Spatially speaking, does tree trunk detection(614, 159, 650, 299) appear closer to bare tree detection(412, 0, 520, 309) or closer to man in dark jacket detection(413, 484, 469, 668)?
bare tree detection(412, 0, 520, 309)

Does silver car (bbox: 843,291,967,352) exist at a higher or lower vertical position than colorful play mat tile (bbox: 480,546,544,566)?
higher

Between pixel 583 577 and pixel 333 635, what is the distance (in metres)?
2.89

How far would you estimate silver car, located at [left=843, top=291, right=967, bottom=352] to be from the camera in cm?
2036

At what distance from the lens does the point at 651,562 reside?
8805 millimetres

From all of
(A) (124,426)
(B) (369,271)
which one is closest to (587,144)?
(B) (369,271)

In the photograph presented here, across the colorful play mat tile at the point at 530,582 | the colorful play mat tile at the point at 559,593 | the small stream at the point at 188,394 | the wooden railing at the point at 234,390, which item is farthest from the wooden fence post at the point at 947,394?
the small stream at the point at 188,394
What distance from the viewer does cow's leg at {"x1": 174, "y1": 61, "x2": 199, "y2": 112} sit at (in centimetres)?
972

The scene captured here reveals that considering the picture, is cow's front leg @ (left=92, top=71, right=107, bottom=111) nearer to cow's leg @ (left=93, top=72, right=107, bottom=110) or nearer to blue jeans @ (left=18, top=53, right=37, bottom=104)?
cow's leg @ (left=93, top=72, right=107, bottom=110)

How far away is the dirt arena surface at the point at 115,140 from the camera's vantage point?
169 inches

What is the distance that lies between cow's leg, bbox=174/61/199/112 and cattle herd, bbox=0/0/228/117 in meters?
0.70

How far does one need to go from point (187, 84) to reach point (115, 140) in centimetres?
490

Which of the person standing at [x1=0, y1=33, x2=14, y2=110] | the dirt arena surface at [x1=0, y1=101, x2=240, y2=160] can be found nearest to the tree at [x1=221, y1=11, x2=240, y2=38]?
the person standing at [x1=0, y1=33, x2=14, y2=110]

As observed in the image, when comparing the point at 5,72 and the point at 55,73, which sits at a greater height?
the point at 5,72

▸ Petit exercice
Recopie toutes les entrées en remplaçant « silver car » par « grey car », sans rien modifier d'autre.

▸ Solution proposée
Spatially speaking, does tree trunk detection(614, 159, 650, 299) appear closer to bare tree detection(412, 0, 520, 309) or closer to man in dark jacket detection(413, 484, 469, 668)?
bare tree detection(412, 0, 520, 309)

Does grey car (bbox: 843,291,967,352) exist at a higher or lower vertical position than colorful play mat tile (bbox: 480,546,544,566)?
higher

Between pixel 583 577 and pixel 333 635, what is the distance (in metres)?
2.89

How far would you estimate grey car, located at [left=843, top=291, right=967, bottom=352] to be from the camera in cm?
2036

At what distance from the lens does the point at 651,562 reside?
8805 millimetres

From all of
(A) (124,426)
(B) (369,271)
which one is closest to (587,144)?
(B) (369,271)

In the photograph presented here, across the colorful play mat tile at the point at 530,582 | the colorful play mat tile at the point at 559,593 | the small stream at the point at 188,394 | the wooden railing at the point at 234,390, which item is farthest from the wooden fence post at the point at 947,394?
the small stream at the point at 188,394
What distance from the viewer does cow's leg at {"x1": 174, "y1": 61, "x2": 199, "y2": 112} sit at (in centimetres)?
972

The scene captured here reveals that considering the picture, is cow's front leg @ (left=92, top=71, right=107, bottom=111) nearer to cow's leg @ (left=93, top=72, right=107, bottom=110) or nearer to blue jeans @ (left=18, top=53, right=37, bottom=104)?
cow's leg @ (left=93, top=72, right=107, bottom=110)

How far away is the dirt arena surface at the point at 115,140 from the camera's vantage point?
169 inches

What is the distance that lies between cow's leg, bbox=174/61/199/112 and cattle herd, bbox=0/0/228/117 in meters?
0.70

How far does one need to go from point (187, 84) to reach point (115, 140) in centimetres?
490

Which of the person standing at [x1=0, y1=33, x2=14, y2=110] | the dirt arena surface at [x1=0, y1=101, x2=240, y2=160] can be found nearest to the tree at [x1=221, y1=11, x2=240, y2=38]?
the person standing at [x1=0, y1=33, x2=14, y2=110]

As observed in the image, when comparing the point at 5,72 and the point at 55,73, which sits at a greater height?
the point at 5,72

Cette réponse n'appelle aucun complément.